Dalam sejarah, kita bisa melihat bagaimana para Nabi berdakwah tanpa mengorbankan identitas mereka. Salah satu kisah yang menarik adalah Ratu Balqis yang awalnya datang menemui Nabi Sulaiman ‘Alaihissalam, namun akhirnya menerima dakwah beliau. Ini menunjukkan bagaimana dakwah bisa menyentuh hati siapa pun, bahkan seorang ratu besar.

Lain lagi dengan Nabi Muhammad Shallallahu ‘Alaihi Wasallam. Beliau aktif mendakwahi para pemimpin Quraisy dan bahkan mengirim surat-surat kepada raja-raja yang terkenal di masanya, mengajak mereka untuk masuk ke dalam Islam.

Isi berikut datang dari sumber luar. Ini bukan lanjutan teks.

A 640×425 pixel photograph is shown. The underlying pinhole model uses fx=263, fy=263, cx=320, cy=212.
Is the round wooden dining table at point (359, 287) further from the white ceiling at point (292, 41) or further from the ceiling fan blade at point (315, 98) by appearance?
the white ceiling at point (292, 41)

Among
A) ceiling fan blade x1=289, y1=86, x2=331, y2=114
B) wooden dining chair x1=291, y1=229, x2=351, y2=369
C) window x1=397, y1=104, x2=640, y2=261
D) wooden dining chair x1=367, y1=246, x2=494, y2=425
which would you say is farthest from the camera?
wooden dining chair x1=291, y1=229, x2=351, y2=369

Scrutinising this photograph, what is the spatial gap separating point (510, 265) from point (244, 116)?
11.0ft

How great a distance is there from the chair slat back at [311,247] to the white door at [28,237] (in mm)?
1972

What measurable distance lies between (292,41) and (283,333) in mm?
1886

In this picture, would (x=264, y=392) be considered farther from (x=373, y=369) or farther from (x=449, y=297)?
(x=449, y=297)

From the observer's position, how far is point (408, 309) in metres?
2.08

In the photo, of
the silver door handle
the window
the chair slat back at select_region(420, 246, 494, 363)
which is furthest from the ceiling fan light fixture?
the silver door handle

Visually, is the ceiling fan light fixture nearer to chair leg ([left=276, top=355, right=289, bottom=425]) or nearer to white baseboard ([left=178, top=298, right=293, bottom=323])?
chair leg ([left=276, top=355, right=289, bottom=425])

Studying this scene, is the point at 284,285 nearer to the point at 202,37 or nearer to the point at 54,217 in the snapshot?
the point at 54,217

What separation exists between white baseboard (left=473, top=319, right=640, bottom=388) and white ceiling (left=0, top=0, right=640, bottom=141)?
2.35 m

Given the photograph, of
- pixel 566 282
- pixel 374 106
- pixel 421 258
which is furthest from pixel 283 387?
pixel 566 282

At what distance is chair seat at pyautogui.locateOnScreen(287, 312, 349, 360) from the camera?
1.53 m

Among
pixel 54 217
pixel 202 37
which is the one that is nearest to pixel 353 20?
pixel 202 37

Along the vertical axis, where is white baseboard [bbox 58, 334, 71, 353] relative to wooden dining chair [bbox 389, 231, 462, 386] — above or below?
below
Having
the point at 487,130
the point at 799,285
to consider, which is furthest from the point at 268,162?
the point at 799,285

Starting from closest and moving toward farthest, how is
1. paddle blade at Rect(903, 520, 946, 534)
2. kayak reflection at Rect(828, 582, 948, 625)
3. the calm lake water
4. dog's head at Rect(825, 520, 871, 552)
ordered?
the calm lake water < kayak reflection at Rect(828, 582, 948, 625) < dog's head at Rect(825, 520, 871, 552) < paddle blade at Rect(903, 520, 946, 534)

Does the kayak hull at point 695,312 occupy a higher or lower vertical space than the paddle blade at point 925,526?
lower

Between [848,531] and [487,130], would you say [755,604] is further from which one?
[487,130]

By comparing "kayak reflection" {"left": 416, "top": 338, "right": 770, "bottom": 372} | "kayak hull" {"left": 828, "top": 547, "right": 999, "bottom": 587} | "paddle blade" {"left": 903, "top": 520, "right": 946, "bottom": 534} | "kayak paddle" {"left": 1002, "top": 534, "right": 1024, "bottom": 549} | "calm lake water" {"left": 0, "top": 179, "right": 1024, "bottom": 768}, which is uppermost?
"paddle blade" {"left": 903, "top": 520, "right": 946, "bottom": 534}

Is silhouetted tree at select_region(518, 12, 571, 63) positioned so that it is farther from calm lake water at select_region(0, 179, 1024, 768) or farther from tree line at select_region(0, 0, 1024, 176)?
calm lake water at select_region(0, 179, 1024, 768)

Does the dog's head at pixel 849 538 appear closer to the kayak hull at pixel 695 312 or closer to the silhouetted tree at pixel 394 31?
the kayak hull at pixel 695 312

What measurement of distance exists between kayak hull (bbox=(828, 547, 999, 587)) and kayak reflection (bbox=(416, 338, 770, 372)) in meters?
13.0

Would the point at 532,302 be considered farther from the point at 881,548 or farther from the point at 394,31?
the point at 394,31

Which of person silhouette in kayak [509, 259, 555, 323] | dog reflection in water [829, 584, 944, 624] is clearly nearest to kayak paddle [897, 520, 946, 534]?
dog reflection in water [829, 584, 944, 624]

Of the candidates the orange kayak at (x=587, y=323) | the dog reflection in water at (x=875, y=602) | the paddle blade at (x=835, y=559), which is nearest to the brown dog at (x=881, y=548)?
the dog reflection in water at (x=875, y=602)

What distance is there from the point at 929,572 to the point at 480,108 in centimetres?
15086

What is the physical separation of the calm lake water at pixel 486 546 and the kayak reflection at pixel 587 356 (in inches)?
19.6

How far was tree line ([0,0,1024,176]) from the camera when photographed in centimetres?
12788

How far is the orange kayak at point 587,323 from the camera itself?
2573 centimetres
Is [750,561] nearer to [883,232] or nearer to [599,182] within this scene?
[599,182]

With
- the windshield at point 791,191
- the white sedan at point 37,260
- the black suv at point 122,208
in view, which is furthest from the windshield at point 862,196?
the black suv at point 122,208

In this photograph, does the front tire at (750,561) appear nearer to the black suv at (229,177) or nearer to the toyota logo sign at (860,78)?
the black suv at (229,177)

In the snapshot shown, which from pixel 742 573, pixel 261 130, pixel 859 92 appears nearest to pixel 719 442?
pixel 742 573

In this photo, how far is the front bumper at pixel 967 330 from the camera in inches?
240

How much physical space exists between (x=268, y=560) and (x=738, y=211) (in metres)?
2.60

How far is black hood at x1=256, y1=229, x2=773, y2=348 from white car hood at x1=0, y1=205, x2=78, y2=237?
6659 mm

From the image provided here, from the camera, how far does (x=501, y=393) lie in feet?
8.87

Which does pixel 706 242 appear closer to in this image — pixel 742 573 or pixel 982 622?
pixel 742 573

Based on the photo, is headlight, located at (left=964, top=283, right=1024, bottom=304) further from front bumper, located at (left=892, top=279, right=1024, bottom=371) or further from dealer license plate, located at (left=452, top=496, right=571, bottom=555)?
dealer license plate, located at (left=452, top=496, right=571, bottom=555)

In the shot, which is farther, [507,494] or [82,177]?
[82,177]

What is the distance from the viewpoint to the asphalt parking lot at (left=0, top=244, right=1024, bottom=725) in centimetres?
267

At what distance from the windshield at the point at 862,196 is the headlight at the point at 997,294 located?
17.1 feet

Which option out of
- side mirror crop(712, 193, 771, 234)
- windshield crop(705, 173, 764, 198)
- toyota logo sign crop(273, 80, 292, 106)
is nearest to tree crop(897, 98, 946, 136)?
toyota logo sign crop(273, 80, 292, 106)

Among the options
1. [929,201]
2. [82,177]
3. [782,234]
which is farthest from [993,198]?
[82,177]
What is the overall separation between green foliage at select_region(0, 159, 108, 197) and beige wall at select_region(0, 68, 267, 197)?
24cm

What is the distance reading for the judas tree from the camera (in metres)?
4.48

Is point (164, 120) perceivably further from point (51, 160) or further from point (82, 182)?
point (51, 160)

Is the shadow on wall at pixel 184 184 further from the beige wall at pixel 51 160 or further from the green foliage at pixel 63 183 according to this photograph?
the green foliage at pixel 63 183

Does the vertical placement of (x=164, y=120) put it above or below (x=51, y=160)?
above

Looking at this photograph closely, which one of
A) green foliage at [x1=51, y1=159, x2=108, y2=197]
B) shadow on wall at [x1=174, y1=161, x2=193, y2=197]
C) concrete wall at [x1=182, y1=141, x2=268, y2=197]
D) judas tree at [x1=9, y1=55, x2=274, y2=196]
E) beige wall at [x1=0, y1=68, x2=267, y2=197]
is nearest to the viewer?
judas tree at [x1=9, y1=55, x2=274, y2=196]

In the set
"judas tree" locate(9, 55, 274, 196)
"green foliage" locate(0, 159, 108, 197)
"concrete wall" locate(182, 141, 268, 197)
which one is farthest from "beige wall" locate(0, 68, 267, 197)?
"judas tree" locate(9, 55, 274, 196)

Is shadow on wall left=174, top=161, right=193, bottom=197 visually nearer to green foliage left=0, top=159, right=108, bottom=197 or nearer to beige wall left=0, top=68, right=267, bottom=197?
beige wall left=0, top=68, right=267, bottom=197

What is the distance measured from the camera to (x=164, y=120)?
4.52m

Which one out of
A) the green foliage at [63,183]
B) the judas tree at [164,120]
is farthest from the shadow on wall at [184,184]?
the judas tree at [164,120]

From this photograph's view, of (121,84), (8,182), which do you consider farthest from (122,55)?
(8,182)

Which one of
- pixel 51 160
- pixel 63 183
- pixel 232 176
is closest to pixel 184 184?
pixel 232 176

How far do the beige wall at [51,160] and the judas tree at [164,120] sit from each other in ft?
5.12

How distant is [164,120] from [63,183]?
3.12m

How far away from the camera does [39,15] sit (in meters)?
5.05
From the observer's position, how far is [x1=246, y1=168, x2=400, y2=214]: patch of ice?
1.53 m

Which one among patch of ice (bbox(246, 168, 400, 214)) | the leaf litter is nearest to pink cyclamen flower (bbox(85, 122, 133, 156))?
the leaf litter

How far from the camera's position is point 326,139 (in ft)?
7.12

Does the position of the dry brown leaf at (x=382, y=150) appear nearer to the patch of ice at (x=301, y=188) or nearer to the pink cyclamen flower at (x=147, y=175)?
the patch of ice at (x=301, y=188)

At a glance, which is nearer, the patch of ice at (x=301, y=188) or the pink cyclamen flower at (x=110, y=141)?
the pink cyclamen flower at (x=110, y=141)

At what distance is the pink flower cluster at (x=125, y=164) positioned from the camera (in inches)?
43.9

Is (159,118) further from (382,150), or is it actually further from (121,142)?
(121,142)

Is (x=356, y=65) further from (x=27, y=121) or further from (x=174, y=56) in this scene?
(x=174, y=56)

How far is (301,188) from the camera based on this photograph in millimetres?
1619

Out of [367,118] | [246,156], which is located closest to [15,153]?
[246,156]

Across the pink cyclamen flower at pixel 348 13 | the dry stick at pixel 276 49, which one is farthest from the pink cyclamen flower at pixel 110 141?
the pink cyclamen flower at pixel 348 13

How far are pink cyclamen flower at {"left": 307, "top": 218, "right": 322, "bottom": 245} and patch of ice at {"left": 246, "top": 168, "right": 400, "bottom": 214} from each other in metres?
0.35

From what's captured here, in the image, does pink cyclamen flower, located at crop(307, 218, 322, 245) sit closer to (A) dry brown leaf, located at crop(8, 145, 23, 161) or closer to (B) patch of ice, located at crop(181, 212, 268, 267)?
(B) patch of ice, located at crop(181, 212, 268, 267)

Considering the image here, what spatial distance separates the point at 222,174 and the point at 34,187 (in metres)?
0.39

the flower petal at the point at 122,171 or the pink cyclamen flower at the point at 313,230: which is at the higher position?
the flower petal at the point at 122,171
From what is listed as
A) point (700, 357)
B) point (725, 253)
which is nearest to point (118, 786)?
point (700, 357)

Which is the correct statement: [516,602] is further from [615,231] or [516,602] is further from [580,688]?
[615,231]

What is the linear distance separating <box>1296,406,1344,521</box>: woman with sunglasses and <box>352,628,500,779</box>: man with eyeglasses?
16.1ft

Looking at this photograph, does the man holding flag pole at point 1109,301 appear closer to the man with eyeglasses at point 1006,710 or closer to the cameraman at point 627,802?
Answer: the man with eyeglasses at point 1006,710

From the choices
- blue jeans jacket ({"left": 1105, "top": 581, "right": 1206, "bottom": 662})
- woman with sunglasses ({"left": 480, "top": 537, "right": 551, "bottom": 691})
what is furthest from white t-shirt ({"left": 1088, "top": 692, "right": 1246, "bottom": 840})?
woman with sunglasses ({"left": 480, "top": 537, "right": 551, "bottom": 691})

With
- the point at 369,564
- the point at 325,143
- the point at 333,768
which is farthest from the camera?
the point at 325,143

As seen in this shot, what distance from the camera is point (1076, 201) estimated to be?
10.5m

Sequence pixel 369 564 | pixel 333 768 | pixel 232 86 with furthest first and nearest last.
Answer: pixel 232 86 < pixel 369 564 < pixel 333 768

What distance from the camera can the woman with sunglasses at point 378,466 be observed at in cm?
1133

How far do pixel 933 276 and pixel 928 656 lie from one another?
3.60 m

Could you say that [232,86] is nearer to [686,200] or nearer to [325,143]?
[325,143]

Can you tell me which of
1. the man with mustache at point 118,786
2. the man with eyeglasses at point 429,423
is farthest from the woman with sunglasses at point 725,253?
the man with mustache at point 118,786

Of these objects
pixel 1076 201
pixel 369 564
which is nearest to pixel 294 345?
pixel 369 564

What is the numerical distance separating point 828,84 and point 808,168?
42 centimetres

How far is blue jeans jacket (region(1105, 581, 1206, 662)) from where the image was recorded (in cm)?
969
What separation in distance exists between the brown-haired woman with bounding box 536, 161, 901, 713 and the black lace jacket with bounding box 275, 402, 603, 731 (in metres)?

Surah Al-Kafirun diturunkan sebagai respons terhadap tawaran “toleransi kebablasan” dari para pembesar Quraisy yang ingin mencampurkan agama mereka dengan Islam. Allah menegaskan bahwa bagi mereka agama mereka, “Lakum diinukum wa liya diini.”

Dari kisah ini kita bisa belajar bahwa manhaj dakwah dalam Islam sangat tegas. Mengajak orang kepada kebenaran tanpa perlu berkompromi dengan kekufuran atau melemahkan identitas keimanan. Dakwah bukan soal menyesuaikan diri dengan lingkungan yang penuh kemusyrikan, tapi justru bagaimana menyampaikan kebenaran dengan bijak tanpa harus terpengaruh oleh ajakan-ajakan permisif.

Rasulullah telah memberikan contoh yang jelas dalam hal ini, bahwa Islam tidak boleh dicampur dengan keyakinan lain hanya demi meraih “toleransi” yang tidak pada tempatnya. Islam adalah agama yang mengajarkan kasih sayang, tetapi juga ketegasan dalam hal prinsip-prinsip keimanan. Tidak ada toleransi dalam hal akidah.

Semoga kita semua bisa meneladani keistiqamahan para Nabi dan selalu berada di jalan yang lurus, menjaga iman kita tanpa harus menyerah pada godaan toleransi yang kebablasan. Dakwah Islam tetap harus berjalan, mengajak tanpa mengorbankan kebenaran.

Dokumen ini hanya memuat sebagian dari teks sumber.